**Exercise set**
- a) In the Kafka cluster guide, how long does creating a cluster usually take?
- b) Rewrite the Kafka cluster guide between "Test with your" and "- Select Create.", inclusive, with "20-30 minutes" changed to "about half an hour".

**Text provided**
Divide your write-equivalent data rate by
10MBps
which is the estimated capacity for a single vCPU in a single zone.Divide the result by your target utilization rate that you determined in step 2.
Multiply by
3
to account for replication across availability zones.Number of vCPUs = ceiling (83.33 / 10 / 0.5 ) * 3 = 50 vCPUs
Multiply your vCPU count by
4GB
to estimate the required RAM.4GB of RAM is recommended for each vCPU.
Amount of memory= 50 * 4GB = 200GB RAM
These calculations assume messages of size between 1 and 100KB. Very large messages impact calculations, and significant traffic spikes require additional resources. While you cannot decrease vCPUs below the number of brokers in your cluster, you can adjust memory size.
Here's why vCPU reduction is limited: Managed Service for Apache Kafka doesn't allow decreasing the number of brokers. Each broker requires a minimum of 1 CPU. For example, a cluster configured with 45 CPUs (with a maximum of 15 CPUs per broker) results in 3 brokers. In this scenario, you can decrease CPUs to as low as 3 (1 CPU per broker), but no further.
Test with your real workload for the most accurate sizing. Watch your cluster's resource usage and scale up if needed.
Create a cluster
Before you create a cluster, review the documentation of cluster properties.
Creating a cluster usually takes 20-30 minutes.
To create a cluster, follow these steps:
Console
-
In the Google Cloud console, go to the Clusters page.
- Select Create.
The Create Kafka cluster page opens.
- For the Cluster name, enter a string.
For more information about how to name a cluster, see Guidelines to name a Managed Service for Apache Kafka resource.
- For Location, enter a supported location.
For more information about supported locations, see Supported Managed Service for Apache Kafka locations.
- For Capacity configuration, enter values for Memory
and vCPUs.
For more information about how to size an Managed Service for Apache Kafka cluster, see Estimate vCPUs and memory for your Managed Service for Apache Kafka cluster.
- For Network configuration, enter the following details:
- Project: The project where the subnetwork is located. The subnet must be located in the same region as the cluster, but the project might be different.
- Network: The network to which the subnet is connected.
- Subnetwork: The name of the subnet.
- Subnet URI path: This field is automatically
populated. Or, you can enter the subnet path here. The name
of the subnet must be in the format:
projects/PROJECT_ID/regions/REGION/subnetworks/SUBNET_ID
. - Click Done.

**Data**
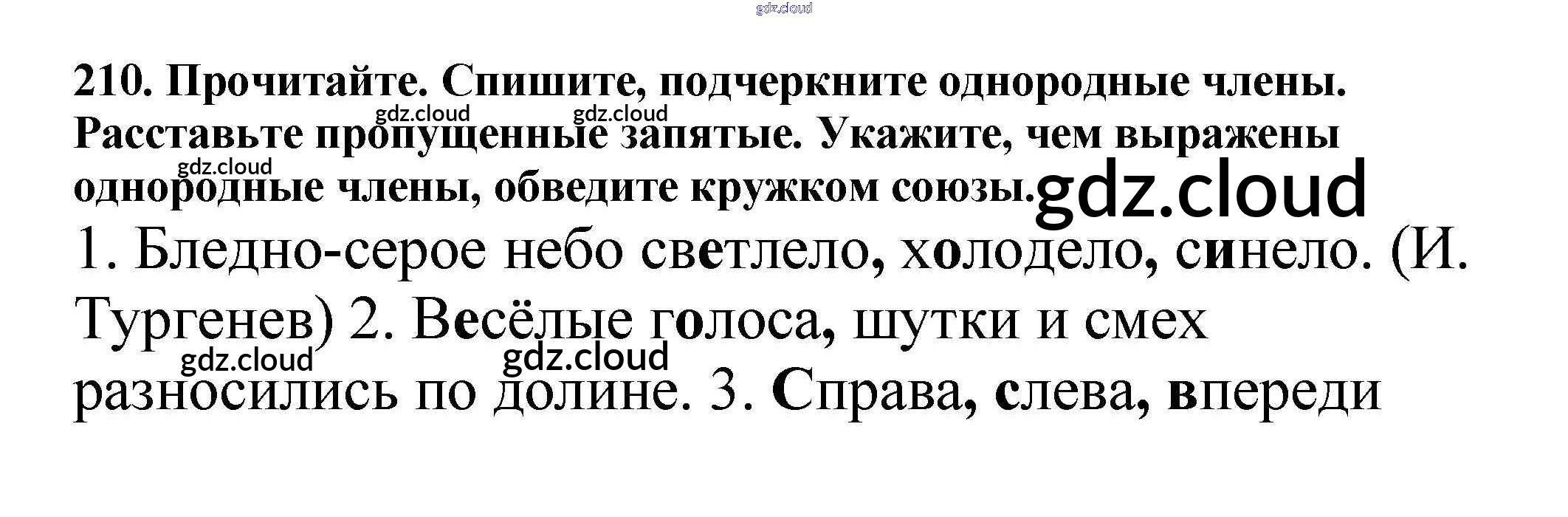 210. Прочитайте. Спишите, подчеркните однородные члены. Расставьте пропущенные запятые. Укажите, чем выражены однородные члены, обведите кружком союзы.

1. Бледно-серое небо светлело, холодело, синело. (И. Тургенев) 2. Весёлые голоса, шутки и смех разносились по долине. 3. Справа, слева, впереди

gdz.cloud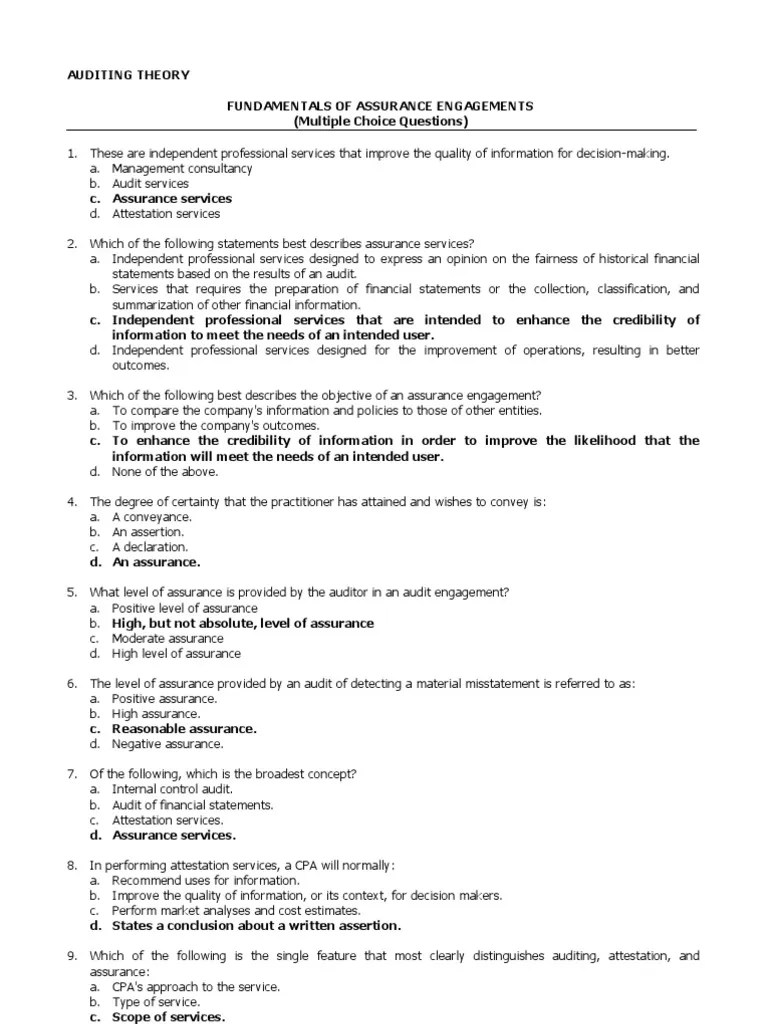 AUDITING THEORY

FUNDAMENTALS OF ASSURANCE ENGAGEMENTS
(Multiple Choice Questions)

1. These are independent professional services that improve the quality of information for decision-making.
a. Management consultancy
b. Audit services
c. Assurance services
d. Attestation services

2. Which of the following statements best describes assurance services?
a. Independent professional services designed to express an opinion on the fairness of historical financial statements based on the results of an audit.
b. Services that requires the preparation of financial statements or the collection, classification, and summarization of other financial information.
c. Independent professional services that are intended to enhance the credibility of information to meet the needs of an intended user.
d. Independent professional services designed for the improvement of operations, resulting in better outcomes.

3. Which of the following best describes the objective of an assurance engagement?
a. To compare the company's information and policies to those of other entities.
b. To improve the company's outcomes.
c. To enhance the credibility of information in order to improve the likelihood that the information will meet the needs of an intended user.
d. None of the above.

4. The degree of certainty that the practitioner has attained and wishes to convey is:
a. A conveyance.
b. An assertion.
c. A declaration.
d. An assurance.

5. What level of assurance is provided by the auditor in an audit engagement?
a. Positive level of assurance
b. High, but not absolute, level of assurance
c. Moderate assurance
d. High level of assurance

6. The level of assurance provided by an audit of detecting a material misstatement is referred to as:
a. Positive assurance.
b. High assurance.
c. Reasonable assurance.
d. Negative assurance.

7. Of the following, which is the broadest concept?
a. Internal control audit.
b. Audit of financial statements.
c. Attestation services.
d. Assurance services.

8. In performing attestation services, a CPA will normally:
a. Recommend uses for information.
b. Improve the quality of information, or its context, for decision makers.
c. Perform market analyses and cost estimates.
d. States a conclusion about a written assertion.

9. Which of the following is the single feature that most clearly distinguishes auditing, attestation, and assurance:
a. CPA's approach to the service.
b. Type of service.
c. Scope of services.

**Answers to the exercise**
- a) 20-30 minutes.

- b)
Test with your real workload for the most accurate sizing. Watch your cluster's resource usage and scale up if needed.
Create a cluster
Before you create a cluster, review the documentation of cluster properties.
Creating a cluster usually takes about half an hour.
To create a cluster, follow these steps:
Console
-
In the Google Cloud console, go to the Clusters page.
- Select Create.